Литмир - Электронная Библиотека

Она не успела принять никакого окончательного решения, но уже забралась на единственное металлическое сиденье и устроилась там между широко раздвинутыми коленками незнакомого мальчишки (которые при ближайшем рассмотрении оказались все-таки, скорее, коврижечного оттенка, а не грязно-медными), и наступило полное равновесие — над всем миром она очутилась, но в полном равновесии — плевать, в конце-то концов, прилично это или неприлично.

Широкая юбка платья в желтый горошек разметалась по голым ляжкам мальчишки, слегка прикрыла их, и это вызывало у него новый приступ смеха.

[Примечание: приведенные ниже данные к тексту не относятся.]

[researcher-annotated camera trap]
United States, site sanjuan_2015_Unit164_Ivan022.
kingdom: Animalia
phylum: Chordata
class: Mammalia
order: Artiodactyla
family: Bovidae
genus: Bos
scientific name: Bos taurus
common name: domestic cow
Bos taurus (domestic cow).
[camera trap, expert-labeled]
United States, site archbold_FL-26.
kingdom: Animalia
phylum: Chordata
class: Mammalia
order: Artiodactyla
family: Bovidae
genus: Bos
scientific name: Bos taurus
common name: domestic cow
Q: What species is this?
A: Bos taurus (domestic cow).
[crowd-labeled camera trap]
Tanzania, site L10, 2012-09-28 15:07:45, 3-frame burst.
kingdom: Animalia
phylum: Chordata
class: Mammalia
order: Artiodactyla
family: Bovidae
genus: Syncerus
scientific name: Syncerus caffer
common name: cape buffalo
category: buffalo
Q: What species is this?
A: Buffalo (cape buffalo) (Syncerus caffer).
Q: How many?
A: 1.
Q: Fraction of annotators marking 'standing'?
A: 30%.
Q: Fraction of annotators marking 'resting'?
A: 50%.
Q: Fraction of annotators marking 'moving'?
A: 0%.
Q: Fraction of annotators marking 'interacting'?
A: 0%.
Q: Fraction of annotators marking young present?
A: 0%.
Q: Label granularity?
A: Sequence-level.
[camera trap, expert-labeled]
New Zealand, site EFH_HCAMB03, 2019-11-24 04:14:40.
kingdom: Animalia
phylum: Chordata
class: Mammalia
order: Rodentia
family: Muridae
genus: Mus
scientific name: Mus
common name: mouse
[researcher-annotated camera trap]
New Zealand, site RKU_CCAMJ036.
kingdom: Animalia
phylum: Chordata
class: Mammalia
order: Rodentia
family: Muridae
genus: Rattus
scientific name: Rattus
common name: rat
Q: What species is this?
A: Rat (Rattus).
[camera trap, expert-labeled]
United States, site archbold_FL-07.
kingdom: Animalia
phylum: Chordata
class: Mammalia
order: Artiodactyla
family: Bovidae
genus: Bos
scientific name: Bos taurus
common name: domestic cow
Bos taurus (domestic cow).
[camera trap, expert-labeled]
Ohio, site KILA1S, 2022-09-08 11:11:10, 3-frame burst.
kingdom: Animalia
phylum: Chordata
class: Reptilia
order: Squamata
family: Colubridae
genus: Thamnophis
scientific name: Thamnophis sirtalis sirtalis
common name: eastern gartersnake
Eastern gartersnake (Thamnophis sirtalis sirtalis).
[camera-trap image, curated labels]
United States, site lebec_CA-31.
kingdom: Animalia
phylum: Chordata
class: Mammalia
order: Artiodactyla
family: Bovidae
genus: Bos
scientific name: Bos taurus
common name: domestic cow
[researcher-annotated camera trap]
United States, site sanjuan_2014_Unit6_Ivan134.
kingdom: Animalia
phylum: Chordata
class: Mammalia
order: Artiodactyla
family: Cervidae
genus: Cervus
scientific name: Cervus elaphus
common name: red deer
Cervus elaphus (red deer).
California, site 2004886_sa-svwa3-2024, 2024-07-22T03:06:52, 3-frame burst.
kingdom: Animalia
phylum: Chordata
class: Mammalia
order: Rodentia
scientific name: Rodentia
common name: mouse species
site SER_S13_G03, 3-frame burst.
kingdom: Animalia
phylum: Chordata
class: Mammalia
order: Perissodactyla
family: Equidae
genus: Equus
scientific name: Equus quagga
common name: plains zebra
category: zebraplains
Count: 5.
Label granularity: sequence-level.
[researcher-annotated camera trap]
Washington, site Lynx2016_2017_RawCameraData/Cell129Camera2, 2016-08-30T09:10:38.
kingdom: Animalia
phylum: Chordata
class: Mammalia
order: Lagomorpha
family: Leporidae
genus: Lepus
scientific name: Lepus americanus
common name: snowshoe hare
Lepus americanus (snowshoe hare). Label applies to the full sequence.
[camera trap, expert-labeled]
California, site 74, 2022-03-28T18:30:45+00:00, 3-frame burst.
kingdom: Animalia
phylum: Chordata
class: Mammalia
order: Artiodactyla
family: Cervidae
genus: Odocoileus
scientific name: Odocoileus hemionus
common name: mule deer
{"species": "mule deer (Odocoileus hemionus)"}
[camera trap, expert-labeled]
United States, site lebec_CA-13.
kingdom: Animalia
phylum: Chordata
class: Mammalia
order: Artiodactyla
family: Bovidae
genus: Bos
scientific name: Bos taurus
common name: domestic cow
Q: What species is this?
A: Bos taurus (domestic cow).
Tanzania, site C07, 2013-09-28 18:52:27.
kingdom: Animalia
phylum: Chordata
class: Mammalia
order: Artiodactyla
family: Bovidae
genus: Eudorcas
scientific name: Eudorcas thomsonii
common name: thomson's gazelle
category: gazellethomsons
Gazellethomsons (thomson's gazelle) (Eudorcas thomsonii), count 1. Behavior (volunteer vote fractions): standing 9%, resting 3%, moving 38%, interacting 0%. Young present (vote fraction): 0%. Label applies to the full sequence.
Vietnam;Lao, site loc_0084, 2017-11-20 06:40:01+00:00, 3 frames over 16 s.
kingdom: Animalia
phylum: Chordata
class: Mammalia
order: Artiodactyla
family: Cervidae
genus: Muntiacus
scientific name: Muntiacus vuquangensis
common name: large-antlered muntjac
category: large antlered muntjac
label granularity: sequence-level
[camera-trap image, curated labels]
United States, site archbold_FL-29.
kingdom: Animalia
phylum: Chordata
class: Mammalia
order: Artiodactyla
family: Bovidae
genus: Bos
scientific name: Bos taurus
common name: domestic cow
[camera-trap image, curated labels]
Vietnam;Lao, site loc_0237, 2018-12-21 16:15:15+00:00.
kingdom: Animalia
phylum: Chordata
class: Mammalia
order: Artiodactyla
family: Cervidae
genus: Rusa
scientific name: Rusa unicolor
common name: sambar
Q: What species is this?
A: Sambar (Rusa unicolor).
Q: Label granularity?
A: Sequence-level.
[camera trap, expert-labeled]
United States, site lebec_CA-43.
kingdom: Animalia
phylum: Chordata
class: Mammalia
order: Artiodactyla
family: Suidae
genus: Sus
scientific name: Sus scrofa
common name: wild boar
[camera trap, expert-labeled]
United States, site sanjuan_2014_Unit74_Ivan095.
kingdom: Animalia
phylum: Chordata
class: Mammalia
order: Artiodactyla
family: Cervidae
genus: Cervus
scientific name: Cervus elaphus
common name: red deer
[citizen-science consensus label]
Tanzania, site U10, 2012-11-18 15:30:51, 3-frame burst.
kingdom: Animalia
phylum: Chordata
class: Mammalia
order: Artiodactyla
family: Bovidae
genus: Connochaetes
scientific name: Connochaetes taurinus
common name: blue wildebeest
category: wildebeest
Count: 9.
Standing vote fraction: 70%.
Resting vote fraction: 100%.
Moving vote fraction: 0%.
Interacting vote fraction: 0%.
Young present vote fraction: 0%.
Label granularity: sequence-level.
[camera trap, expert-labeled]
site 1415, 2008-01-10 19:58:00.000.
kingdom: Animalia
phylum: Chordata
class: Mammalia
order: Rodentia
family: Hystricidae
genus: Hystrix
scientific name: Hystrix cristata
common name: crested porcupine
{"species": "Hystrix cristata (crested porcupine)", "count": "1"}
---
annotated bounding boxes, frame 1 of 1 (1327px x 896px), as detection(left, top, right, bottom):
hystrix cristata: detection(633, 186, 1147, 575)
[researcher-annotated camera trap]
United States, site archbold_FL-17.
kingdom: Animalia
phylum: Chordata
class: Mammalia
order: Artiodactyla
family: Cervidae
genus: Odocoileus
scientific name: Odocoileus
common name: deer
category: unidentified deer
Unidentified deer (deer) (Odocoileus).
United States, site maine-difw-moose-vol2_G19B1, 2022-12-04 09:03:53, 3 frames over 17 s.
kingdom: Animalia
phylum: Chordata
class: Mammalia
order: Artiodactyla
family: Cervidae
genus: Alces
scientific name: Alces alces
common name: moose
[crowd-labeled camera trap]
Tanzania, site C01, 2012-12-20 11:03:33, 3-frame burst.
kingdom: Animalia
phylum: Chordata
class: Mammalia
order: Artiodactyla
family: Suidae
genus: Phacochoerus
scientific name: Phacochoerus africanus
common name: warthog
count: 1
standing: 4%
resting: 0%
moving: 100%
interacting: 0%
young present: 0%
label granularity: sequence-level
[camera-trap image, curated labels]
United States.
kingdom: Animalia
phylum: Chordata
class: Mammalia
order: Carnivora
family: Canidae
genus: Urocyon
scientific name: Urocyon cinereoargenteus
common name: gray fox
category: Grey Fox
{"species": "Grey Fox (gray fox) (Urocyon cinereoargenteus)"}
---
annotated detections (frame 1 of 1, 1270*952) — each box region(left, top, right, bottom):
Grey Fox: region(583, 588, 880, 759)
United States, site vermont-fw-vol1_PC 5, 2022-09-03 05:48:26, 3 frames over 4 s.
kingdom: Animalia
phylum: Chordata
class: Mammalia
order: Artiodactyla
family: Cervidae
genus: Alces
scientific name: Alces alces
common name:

Как было приятно смотреть на все вокруг с этой высоты, словно с карусели, которая только и ждет, чтобы закрутиться, но не крутится пока, разве только в голове у Матильды.

Отсюда, сверху, они были так хорошо видны: и абрикосовые деревья, и подсолнухи…

Жаркий воздух его смеха согревал ее затылок, шею, приподнимал светлый пух Матильдиных кудряшек, и от этого становилось щекотно.

Руки мальчишки схватились за руль.

Она смирно положила свои, сложенные, как для молитвы, на платье.

И в первый раз за всю свою долгую жизнь заметила, насколько руки мальчиков отличаются от рук девочек — надо же, какие разные, — а у этого, который называет ее Тильдой и имени которого она до сих пор не знает, они вообще какие-то особенные. Кончики пальцев квадратные, и каждая косточка видна. Наверное, именно это и помогает ему вести трактор, пусть даже и неподвижный. Какая разница — двигается он или нет. Никакой разницы! Неважно!

Трактор стоит на месте, зато они уже в пути — они уже далеко за подсолнухами, далеко за абрикосовыми деревьями: они путешествуют по Провансу. Они скачут верхом, они…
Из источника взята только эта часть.